Source data:
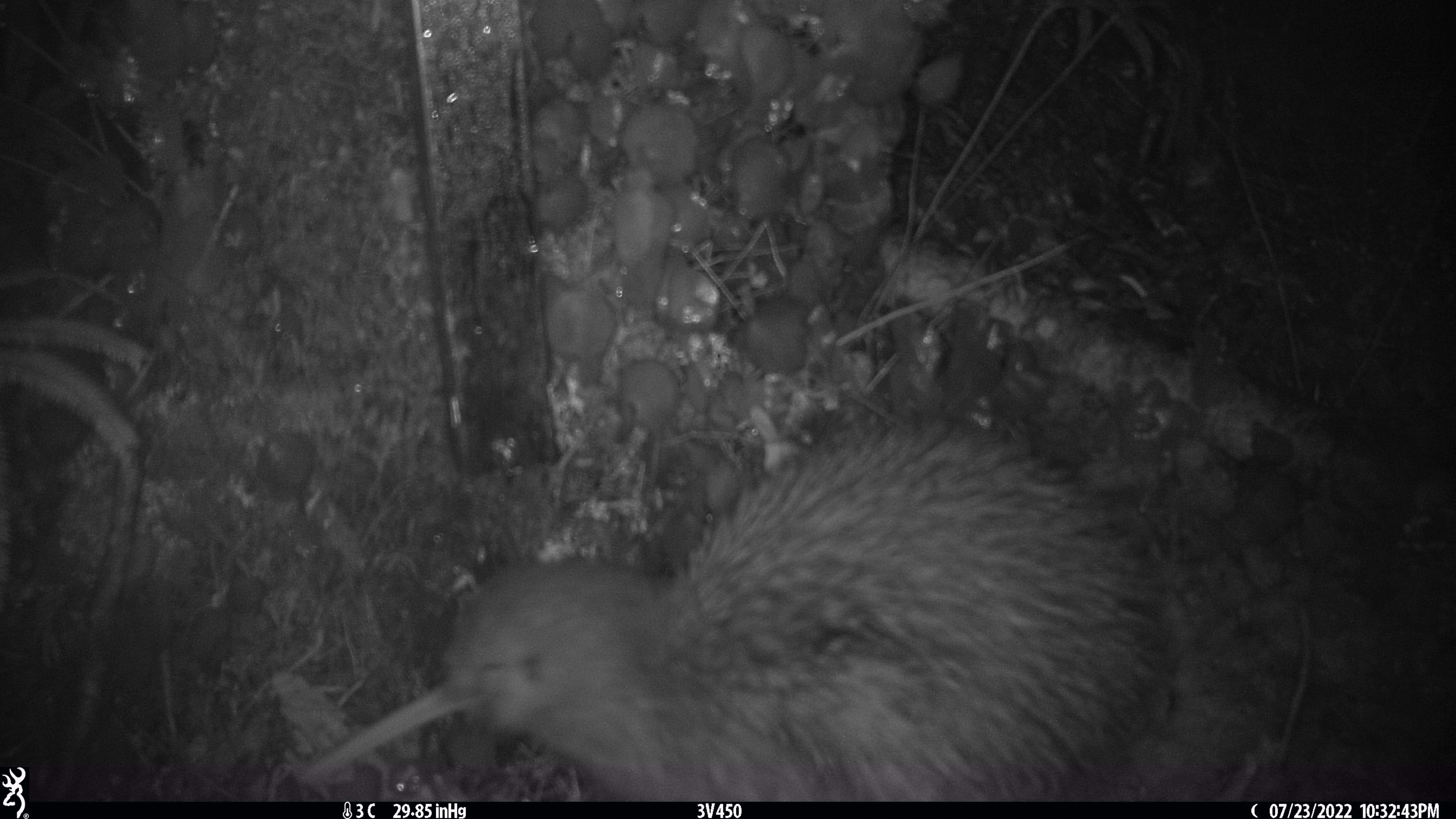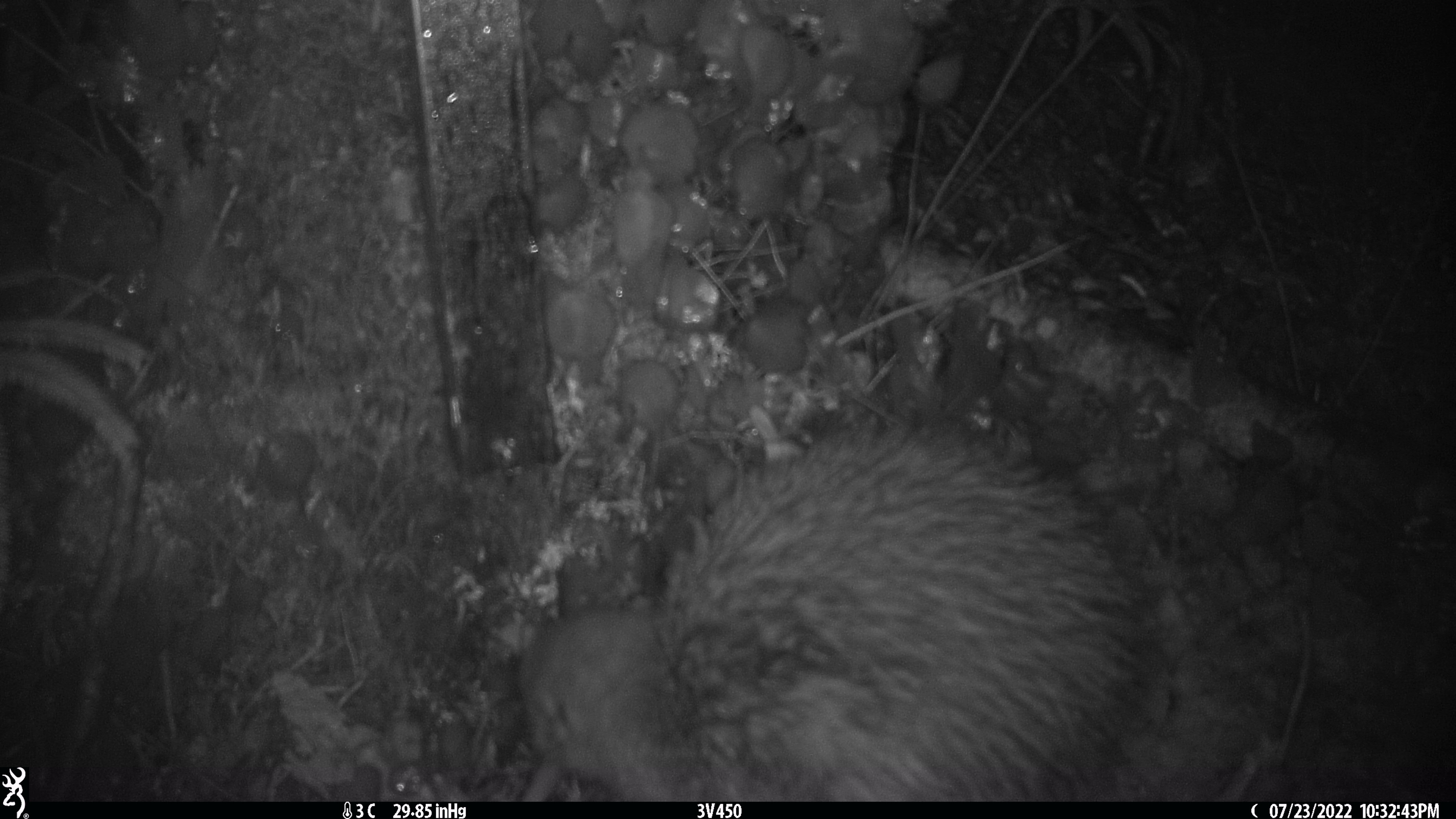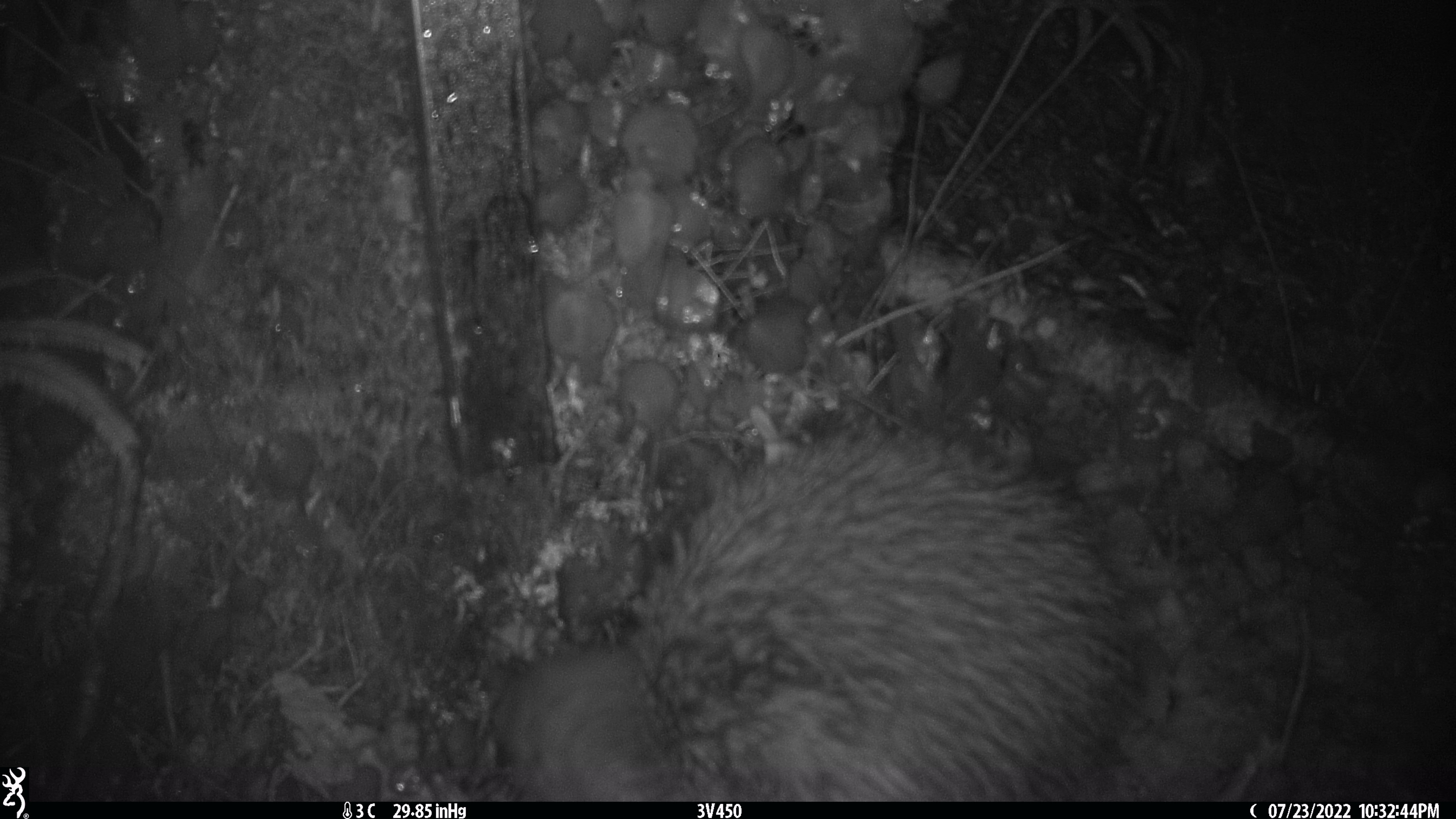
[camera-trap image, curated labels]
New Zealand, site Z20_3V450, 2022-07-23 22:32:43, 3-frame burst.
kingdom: Animalia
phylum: Chordata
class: Aves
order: Apterygiformes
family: Apterygidae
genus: Apteryx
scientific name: Apteryx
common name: kiwi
Kiwi (Apteryx).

To do: Write the records out once more, exactly as they appear, with no pictures.

Answer to this problem:
[camera-trap image, curated labels]
New Zealand, site Z20_3V450, 2022-07-23 22:32:43, 3-frame burst.
kingdom: Animalia
phylum: Chordata
class: Aves
order: Apterygiformes
family: Apterygidae
genus: Apteryx
scientific name: Apteryx
common name: kiwi
Kiwi (Apteryx).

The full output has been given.